EXTRACT PROVIDED:

========

Abstract

How the brain constructs a coherent representation of the environment from noisy visual input remains poorly understood. Here, we explored whether awareness of the stimulus plays a role in the integration of local features into a representation of global shape. Participants were primed with a shape defined either by position or orientation cues, and performed a shape-discrimination task on a subsequently presented probe shape. Crucially, the probe could either be defined by the same or different cues as the prime, which allowed us to distinguish the effect of priming by local features and global shape. We found a robust priming benefit for visible primes, with response times being faster when the probe and prime were the same shape, regardless of the defining cue. However, rendering the prime invisible uncovered a dissociation: position-defined primes produced behavioural benefit only for probes of the same cue type. Surprisingly, orientation-defined primes afforded an enhancement only for probes of the opposite cue. In further experiments, we showed that the effect of priming was confined to retinotopic coordinates and that there was no priming effect by invisible orientation cues in an orientation-discrimination task. This explains the absence of priming by the same cue in our shape-discrimination task. In summary, our findings show that while in the absence of awareness orientation signals can recruit retinotopic circuits (e.g. intrinsic lateral connections), conscious processing is necessary to interpret local features as global shape.

========

SUPPLIED INFORMATION:

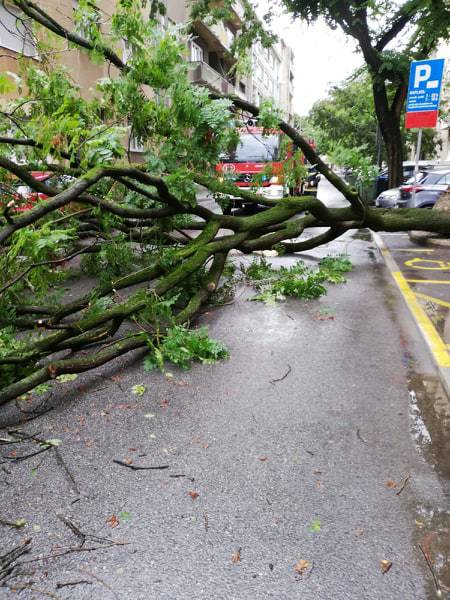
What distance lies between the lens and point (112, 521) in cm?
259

========

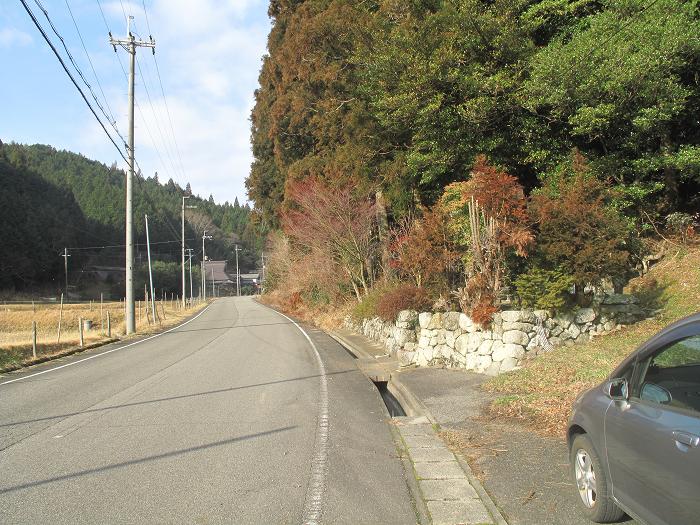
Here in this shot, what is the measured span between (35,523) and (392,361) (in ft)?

========

REQUIREMENT: Can you copy the abstract on awareness and global shape perception word for word, in full? The rows play no part in what follows.

OUTPUT:
Abstract

How the brain constructs a coherent representation of the environment from noisy visual input remains poorly understood. Here, we explored whether awareness of the stimulus plays a role in the integration of local features into a representation of global shape. Participants were primed with a shape defined either by position or orientation cues, and performed a shape-discrimination task on a subsequently presented probe shape. Crucially, the probe could either be defined by the same or different cues as the prime, which allowed us to distinguish the effect of priming by local features and global shape. We found a robust priming benefit for visible primes, with response times being faster when the probe and prime were the same shape, regardless of the defining cue. However, rendering the prime invisible uncovered a dissociation: position-defined primes produced behavioural benefit only for probes of the same cue type. Surprisingly, orientation-defined primes afforded an enhancement only for probes of the opposite cue. In further experiments, we showed that the effect of priming was confined to retinotopic coordinates and that there was no priming effect by invisible orientation cues in an orientation-discrimination task. This explains the absence of priming by the same cue in our shape-discrimination task. In summary, our findings show that while in the absence of awareness orientation signals can recruit retinotopic circuits (e.g. intrinsic lateral connections), conscious processing is necessary to interpret local features as global shape.